The second step is preparation of impregnation
The recipe for the "Elephant's Tear" cake is not withoutimpregnation of a sponge cake. For its preparation, start with cooking the syrup. Mix sugar in the bowl with water and bring to a boil. Only after completely cooling the syrup, add cognac (or any other alcohol with a pleasant aroma) to it. If dessert is supposed to be served to children, then replace alcohol with a fruit essence.
The third step - making cream
Bring milk to the boil and add a portion.chopped nuts. Boil them in milk for a few minutes and then remove from heat. While the nut mass will cool, in a separate bowl, whisk the butter with powdered sugar. Mix the two components and send the cream in the fridge to set. After 30-40 minutes the cream is ready to use.
The fourth step is the assembly of the cake "Elephant's Tears"
Gently soak the cake with cold water andPut on it all the resulting cream. Spread the cream evenly over the entire area of the cake, leaving the long edges not smeared with the help of a cooking blade. Put banana with lemon juice at the very center (this is done so that the banana does not darken) and gently roll the cake in half, pressing the edges without cream.
The fifth step is the preparation of the glaze and the completion of the cake design.

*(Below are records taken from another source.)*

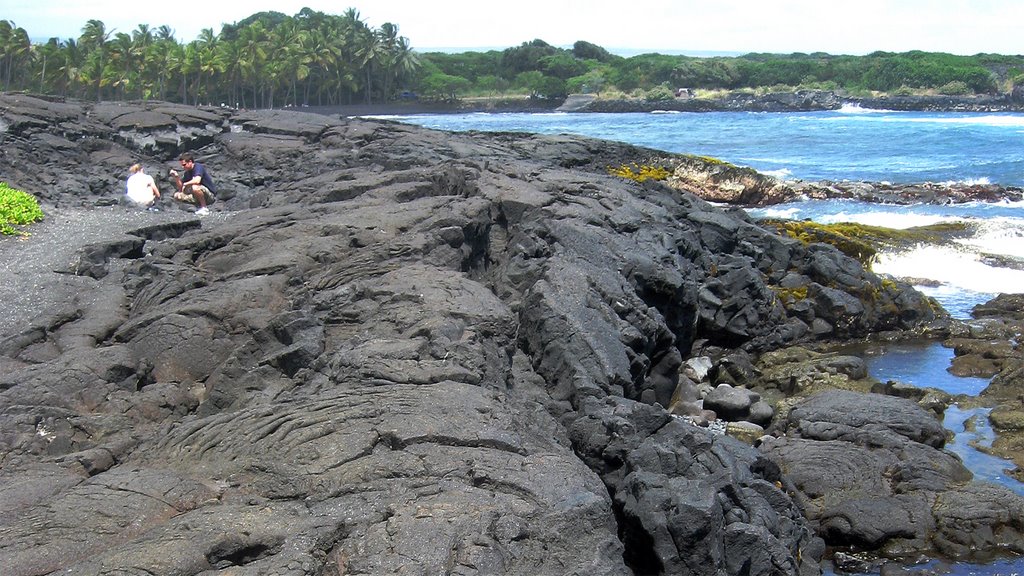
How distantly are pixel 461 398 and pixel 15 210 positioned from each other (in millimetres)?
16898

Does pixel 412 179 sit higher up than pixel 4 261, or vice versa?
pixel 412 179

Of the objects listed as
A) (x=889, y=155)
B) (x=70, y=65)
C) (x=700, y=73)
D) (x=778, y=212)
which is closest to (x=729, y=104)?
(x=700, y=73)

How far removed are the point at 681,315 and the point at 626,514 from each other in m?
10.4

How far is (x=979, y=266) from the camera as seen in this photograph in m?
30.9

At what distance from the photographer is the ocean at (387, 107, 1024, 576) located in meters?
20.8

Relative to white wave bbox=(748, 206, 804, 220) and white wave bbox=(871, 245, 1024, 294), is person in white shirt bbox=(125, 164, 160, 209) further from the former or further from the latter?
white wave bbox=(748, 206, 804, 220)

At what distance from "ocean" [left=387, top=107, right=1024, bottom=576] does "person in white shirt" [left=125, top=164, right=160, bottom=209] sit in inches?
758

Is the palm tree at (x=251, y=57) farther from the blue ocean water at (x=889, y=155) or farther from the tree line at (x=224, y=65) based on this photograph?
the blue ocean water at (x=889, y=155)

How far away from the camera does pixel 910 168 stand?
59844 mm

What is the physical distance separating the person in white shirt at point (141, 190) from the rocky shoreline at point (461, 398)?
3.86ft

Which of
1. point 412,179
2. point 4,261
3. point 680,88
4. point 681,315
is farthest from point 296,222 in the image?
point 680,88

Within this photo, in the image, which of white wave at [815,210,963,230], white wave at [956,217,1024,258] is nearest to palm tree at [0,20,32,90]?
white wave at [815,210,963,230]

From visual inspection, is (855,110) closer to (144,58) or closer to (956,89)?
(956,89)

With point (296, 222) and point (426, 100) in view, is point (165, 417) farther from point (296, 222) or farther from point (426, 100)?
point (426, 100)
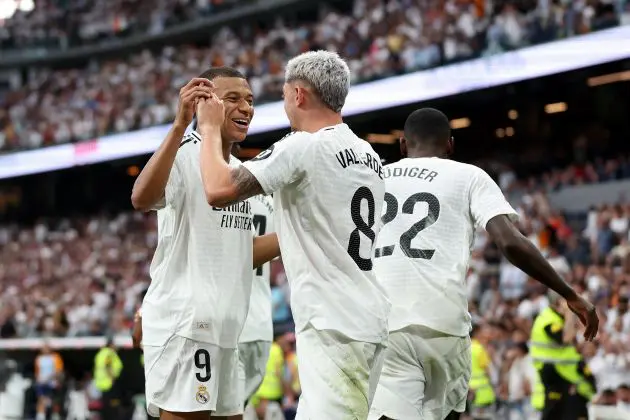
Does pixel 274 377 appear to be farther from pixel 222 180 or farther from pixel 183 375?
pixel 222 180

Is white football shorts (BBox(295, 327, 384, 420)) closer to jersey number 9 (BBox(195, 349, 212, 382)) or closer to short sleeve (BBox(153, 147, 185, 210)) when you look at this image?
jersey number 9 (BBox(195, 349, 212, 382))

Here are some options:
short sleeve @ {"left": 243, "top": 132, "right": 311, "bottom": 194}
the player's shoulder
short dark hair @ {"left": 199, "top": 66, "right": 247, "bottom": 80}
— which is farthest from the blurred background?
short sleeve @ {"left": 243, "top": 132, "right": 311, "bottom": 194}

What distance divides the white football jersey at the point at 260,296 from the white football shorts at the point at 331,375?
220 centimetres

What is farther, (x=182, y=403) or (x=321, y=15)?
(x=321, y=15)

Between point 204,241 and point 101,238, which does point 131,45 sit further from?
point 204,241

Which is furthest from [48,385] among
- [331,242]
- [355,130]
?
[331,242]

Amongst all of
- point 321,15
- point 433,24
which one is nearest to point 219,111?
point 433,24

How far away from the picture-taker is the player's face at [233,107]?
518cm

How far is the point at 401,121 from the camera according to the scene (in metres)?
22.4

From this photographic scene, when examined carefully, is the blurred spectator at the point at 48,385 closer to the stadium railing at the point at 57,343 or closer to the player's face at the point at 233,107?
the stadium railing at the point at 57,343

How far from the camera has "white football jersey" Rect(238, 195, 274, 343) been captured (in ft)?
21.7

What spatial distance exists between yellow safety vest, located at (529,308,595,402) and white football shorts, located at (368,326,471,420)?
210 inches

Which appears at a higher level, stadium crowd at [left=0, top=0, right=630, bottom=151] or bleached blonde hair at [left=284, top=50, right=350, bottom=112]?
stadium crowd at [left=0, top=0, right=630, bottom=151]

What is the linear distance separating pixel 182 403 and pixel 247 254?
848 mm
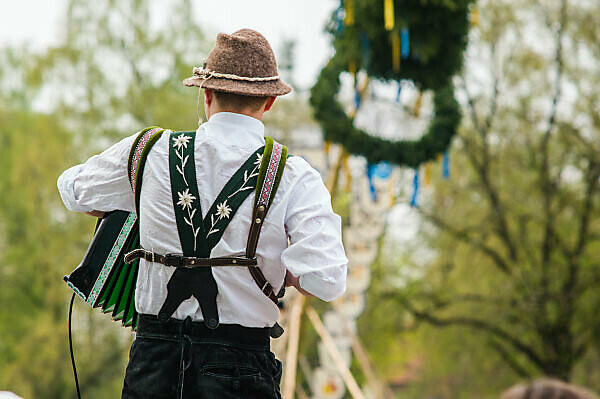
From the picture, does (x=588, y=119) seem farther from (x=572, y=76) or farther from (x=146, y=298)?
(x=146, y=298)

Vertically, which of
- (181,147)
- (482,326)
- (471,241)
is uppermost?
(181,147)

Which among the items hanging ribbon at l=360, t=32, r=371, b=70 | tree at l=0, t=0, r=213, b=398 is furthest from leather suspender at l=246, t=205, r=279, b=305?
tree at l=0, t=0, r=213, b=398

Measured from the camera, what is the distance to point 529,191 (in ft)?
41.1

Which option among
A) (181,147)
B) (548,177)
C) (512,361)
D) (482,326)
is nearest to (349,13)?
(181,147)

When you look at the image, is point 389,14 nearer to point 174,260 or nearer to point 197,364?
point 174,260

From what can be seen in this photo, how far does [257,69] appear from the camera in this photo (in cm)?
204

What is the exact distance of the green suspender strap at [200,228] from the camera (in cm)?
191

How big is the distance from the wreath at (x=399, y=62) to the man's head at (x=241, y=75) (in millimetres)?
3136

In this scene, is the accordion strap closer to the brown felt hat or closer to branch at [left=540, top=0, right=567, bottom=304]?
the brown felt hat

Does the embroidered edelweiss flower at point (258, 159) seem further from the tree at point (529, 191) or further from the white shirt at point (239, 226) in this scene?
the tree at point (529, 191)

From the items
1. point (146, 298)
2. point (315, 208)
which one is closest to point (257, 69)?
point (315, 208)

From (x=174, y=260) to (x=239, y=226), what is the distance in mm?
171

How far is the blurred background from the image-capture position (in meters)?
12.1

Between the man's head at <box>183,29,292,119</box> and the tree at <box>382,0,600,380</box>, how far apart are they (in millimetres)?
10503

Prepare the icing is very simple - for thisMix all the ingredients and melt them in a water bath, stirring constantly. Cover the cake with the finished glaze and sprinkle with the remaining chopped nuts. Ready cake cut into portions. Bon appetit to you and your guests!
Simplified Cake Recipe
If you have very little free time,I really want to try the dessert, then this recipe is for you. For a sponge cake, beat 6 eggs, 6-7 tablespoons of sugar, 2 tablespoons of flour, 3 tablespoons of cocoa and a teaspoon of soda. Pour the dough into the form and send it to the oven. Bake until fully cooked at a temperature of 160-180 degrees. At this time, prepare the cream: beat two hundred grams of butter with condensed milk and cool the mixture in the refrigerator. If this version of the cream seems to be too high in calories, use sour cream whipped with sugar. Ready cake folded neatly in half, also using a rolling pin. Let the frozen biscuit free from the rolling pin and fill it with cream from the inside, put inside a whole peeled banana, which we sprinkle with lemon juice to avoid browning. Completely cover the cake with cream and sprinkle with your favorite nuts in a crushed form.